Task to complete -
Each line of the data must be copied exactly.

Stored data
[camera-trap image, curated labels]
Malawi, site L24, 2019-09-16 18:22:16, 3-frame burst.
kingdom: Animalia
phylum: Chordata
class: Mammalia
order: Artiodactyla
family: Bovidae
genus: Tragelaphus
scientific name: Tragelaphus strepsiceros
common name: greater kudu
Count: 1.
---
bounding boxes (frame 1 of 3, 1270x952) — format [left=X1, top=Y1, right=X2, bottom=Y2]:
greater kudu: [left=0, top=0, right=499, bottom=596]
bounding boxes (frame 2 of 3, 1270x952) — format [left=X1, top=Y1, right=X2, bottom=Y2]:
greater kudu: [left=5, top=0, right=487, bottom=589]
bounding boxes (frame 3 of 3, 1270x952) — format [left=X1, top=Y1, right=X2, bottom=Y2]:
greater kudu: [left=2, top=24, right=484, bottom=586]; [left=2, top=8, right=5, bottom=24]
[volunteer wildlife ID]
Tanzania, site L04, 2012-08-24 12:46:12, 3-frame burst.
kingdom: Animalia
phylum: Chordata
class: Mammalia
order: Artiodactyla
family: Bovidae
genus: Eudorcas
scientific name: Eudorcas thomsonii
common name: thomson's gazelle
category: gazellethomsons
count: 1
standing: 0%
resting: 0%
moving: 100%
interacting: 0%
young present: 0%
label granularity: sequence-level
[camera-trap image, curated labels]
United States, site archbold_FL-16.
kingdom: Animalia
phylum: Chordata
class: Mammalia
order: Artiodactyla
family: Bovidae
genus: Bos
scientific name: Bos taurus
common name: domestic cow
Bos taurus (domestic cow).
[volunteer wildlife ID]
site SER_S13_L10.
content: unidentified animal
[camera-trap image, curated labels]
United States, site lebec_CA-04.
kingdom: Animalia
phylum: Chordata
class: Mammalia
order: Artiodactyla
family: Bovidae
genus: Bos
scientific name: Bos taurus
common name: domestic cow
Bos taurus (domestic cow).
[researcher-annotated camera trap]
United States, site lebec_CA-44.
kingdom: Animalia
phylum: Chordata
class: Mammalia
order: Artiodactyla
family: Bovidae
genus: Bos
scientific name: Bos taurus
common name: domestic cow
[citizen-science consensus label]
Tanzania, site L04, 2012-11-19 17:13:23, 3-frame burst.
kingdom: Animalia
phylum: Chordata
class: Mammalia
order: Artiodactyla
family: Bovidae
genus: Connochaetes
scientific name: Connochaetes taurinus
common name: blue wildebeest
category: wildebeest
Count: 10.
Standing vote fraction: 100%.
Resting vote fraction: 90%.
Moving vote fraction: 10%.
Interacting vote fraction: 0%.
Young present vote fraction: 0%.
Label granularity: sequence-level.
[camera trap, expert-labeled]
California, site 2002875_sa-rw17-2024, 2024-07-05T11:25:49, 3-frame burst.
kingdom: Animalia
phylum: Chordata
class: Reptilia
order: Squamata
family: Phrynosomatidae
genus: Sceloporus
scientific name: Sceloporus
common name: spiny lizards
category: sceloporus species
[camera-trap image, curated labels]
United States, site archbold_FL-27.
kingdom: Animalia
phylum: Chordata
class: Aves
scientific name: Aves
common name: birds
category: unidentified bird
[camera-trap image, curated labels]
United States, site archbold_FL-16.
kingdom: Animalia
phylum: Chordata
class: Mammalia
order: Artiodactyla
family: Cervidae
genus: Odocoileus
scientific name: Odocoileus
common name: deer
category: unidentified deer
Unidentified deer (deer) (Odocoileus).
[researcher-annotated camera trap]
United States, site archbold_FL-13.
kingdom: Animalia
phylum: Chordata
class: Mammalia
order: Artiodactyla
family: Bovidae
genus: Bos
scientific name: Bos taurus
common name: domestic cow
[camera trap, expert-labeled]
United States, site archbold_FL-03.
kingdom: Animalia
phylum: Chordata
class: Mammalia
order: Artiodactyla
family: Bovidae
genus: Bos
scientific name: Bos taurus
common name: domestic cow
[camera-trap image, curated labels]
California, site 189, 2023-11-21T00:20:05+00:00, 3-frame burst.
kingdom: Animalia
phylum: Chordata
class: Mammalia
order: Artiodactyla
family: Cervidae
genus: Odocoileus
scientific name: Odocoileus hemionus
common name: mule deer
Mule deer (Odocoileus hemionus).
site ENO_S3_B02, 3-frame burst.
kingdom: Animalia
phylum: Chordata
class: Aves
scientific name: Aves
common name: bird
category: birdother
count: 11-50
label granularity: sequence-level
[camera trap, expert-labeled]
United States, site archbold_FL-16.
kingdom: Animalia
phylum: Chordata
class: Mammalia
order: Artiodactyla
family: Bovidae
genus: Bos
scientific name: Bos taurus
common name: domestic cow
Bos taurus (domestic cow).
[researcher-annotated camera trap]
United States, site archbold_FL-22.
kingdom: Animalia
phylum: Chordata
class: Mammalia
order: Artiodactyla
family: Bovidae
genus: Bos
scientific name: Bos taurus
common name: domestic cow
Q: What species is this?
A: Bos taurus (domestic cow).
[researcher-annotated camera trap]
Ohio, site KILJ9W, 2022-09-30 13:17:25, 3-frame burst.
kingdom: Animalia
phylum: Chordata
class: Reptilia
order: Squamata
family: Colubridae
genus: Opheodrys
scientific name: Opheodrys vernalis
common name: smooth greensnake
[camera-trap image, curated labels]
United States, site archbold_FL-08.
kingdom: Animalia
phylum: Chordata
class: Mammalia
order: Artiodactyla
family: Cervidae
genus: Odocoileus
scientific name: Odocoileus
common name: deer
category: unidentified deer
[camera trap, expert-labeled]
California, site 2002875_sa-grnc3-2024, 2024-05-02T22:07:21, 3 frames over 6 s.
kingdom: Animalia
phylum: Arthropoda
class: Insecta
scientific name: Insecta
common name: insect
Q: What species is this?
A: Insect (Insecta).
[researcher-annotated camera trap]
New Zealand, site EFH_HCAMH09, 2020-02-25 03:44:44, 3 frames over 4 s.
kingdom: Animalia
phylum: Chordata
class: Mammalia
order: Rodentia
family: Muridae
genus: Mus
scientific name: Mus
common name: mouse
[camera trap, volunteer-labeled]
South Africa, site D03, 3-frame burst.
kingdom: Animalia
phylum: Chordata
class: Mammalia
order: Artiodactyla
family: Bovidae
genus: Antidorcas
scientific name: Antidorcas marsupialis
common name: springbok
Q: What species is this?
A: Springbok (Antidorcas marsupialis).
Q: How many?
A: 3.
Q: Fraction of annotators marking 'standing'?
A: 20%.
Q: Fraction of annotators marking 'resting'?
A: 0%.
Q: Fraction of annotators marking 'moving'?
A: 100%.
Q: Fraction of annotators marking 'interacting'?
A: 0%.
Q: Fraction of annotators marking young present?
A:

Task output -
[camera-trap image, curated labels]
Malawi, site L24, 2019-09-16 18:22:16, 3-frame burst.
kingdom: Animalia
phylum: Chordata
class: Mammalia
order: Artiodactyla
family: Bovidae
genus: Tragelaphus
scientific name: Tragelaphus strepsiceros
common name: greater kudu
Count: 1.
---
bounding boxes (frame 1 of 3, 1270x952) — format [left=X1, top=Y1, right=X2, bottom=Y2]:
greater kudu: [left=0, top=0, right=499, bottom=596]
bounding boxes (frame 2 of 3, 1270x952) — format [left=X1, top=Y1, right=X2, bottom=Y2]:
greater kudu: [left=5, top=0, right=487, bottom=589]
bounding boxes (frame 3 of 3, 1270x952) — format [left=X1, top=Y1, right=X2, bottom=Y2]:
greater kudu: [left=2, top=24, right=484, bottom=586]; [left=2, top=8, right=5, bottom=24]
[volunteer wildlife ID]
Tanzania, site L04, 2012-08-24 12:46:12, 3-frame burst.
kingdom: Animalia
phylum: Chordata
class: Mammalia
order: Artiodactyla
family: Bovidae
genus: Eudorcas
scientific name: Eudorcas thomsonii
common name: thomson's gazelle
category: gazellethomsons
count: 1
standing: 0%
resting: 0%
moving: 100%
interacting: 0%
young present: 0%
label granularity: sequence-level
[camera-trap image, curated labels]
United States, site archbold_FL-16.
kingdom: Animalia
phylum: Chordata
class: Mammalia
order: Artiodactyla
family: Bovidae
genus: Bos
scientific name: Bos taurus
common name: domestic cow
Bos taurus (domestic cow).
[volunteer wildlife ID]
site SER_S13_L10.
content: unidentified animal
[camera-trap image, curated labels]
United States, site lebec_CA-04.
kingdom: Animalia
phylum: Chordata
class: Mammalia
order: Artiodactyla
family: Bovidae
genus: Bos
scientific name: Bos taurus
common name: domestic cow
Bos taurus (domestic cow).
[researcher-annotated camera trap]
United States, site lebec_CA-44.
kingdom: Animalia
phylum: Chordata
class: Mammalia
order: Artiodactyla
family: Bovidae
genus: Bos
scientific name: Bos taurus
common name: domestic cow
[citizen-science consensus label]
Tanzania, site L04, 2012-11-19 17:13:23, 3-frame burst.
kingdom: Animalia
phylum: Chordata
class: Mammalia
order: Artiodactyla
family: Bovidae
genus: Connochaetes
scientific name: Connochaetes taurinus
common name: blue wildebeest
category: wildebeest
Count: 10.
Standing vote fraction: 100%.
Resting vote fraction: 90%.
Moving vote fraction: 10%.
Interacting vote fraction: 0%.
Young present vote fraction: 0%.
Label granularity: sequence-level.
[camera trap, expert-labeled]
California, site 2002875_sa-rw17-2024, 2024-07-05T11:25:49, 3-frame burst.
kingdom: Animalia
phylum: Chordata
class: Reptilia
order: Squamata
family: Phrynosomatidae
genus: Sceloporus
scientific name: Sceloporus
common name: spiny lizards
category: sceloporus species
[camera-trap image, curated labels]
United States, site archbold_FL-27.
kingdom: Animalia
phylum: Chordata
class: Aves
scientific name: Aves
common name: birds
category: unidentified bird
[camera-trap image, curated labels]
United States, site archbold_FL-16.
kingdom: Animalia
phylum: Chordata
class: Mammalia
order: Artiodactyla
family: Cervidae
genus: Odocoileus
scientific name: Odocoileus
common name: deer
category: unidentified deer
Unidentified deer (deer) (Odocoileus).
[researcher-annotated camera trap]
United States, site archbold_FL-13.
kingdom: Animalia
phylum: Chordata
class: Mammalia
order: Artiodactyla
family: Bovidae
genus: Bos
scientific name: Bos taurus
common name: domestic cow
[camera trap, expert-labeled]
United States, site archbold_FL-03.
kingdom: Animalia
phylum: Chordata
class: Mammalia
order: Artiodactyla
family: Bovidae
genus: Bos
scientific name: Bos taurus
common name: domestic cow
[camera-trap image, curated labels]
California, site 189, 2023-11-21T00:20:05+00:00, 3-frame burst.
kingdom: Animalia
phylum: Chordata
class: Mammalia
order: Artiodactyla
family: Cervidae
genus: Odocoileus
scientific name: Odocoileus hemionus
common name: mule deer
Mule deer (Odocoileus hemionus).
site ENO_S3_B02, 3-frame burst.
kingdom: Animalia
phylum: Chordata
class: Aves
scientific name: Aves
common name: bird
category: birdother
count: 11-50
label granularity: sequence-level
[camera trap, expert-labeled]
United States, site archbold_FL-16.
kingdom: Animalia
phylum: Chordata
class: Mammalia
order: Artiodactyla
family: Bovidae
genus: Bos
scientific name: Bos taurus
common name: domestic cow
Bos taurus (domestic cow).
[researcher-annotated camera trap]
United States, site archbold_FL-22.
kingdom: Animalia
phylum: Chordata
class: Mammalia
order: Artiodactyla
family: Bovidae
genus: Bos
scientific name: Bos taurus
common name: domestic cow
Q: What species is this?
A: Bos taurus (domestic cow).
[researcher-annotated camera trap]
Ohio, site KILJ9W, 2022-09-30 13:17:25, 3-frame burst.
kingdom: Animalia
phylum: Chordata
class: Reptilia
order: Squamata
family: Colubridae
genus: Opheodrys
scientific name: Opheodrys vernalis
common name: smooth greensnake
[camera-trap image, curated labels]
United States, site archbold_FL-08.
kingdom: Animalia
phylum: Chordata
class: Mammalia
order: Artiodactyla
family: Cervidae
genus: Odocoileus
scientific name: Odocoileus
common name: deer
category: unidentified deer
[camera trap, expert-labeled]
California, site 2002875_sa-grnc3-2024, 2024-05-02T22:07:21, 3 frames over 6 s.
kingdom: Animalia
phylum: Arthropoda
class: Insecta
scientific name: Insecta
common name: insect
Q: What species is this?
A: Insect (Insecta).
[researcher-annotated camera trap]
New Zealand, site EFH_HCAMH09, 2020-02-25 03:44:44, 3 frames over 4 s.
kingdom: Animalia
phylum: Chordata
class: Mammalia
order: Rodentia
family: Muridae
genus: Mus
scientific name: Mus
common name: mouse
[camera trap, volunteer-labeled]
South Africa, site D03, 3-frame burst.
kingdom: Animalia
phylum: Chordata
class: Mammalia
order: Artiodactyla
family: Bovidae
genus: Antidorcas
scientific name: Antidorcas marsupialis
common name: springbok
Q: What species is this?
A: Springbok (Antidorcas marsupialis).
Q: How many?
A: 3.
Q: Fraction of annotators marking 'standing'?
A: 20%.
Q: Fraction of annotators marking 'resting'?
A: 0%.
Q: Fraction of annotators marking 'moving'?
A: 100%.
Q: Fraction of annotators marking 'interacting'?
A: 0%.
Q: Fraction of annotators marking young present?
A:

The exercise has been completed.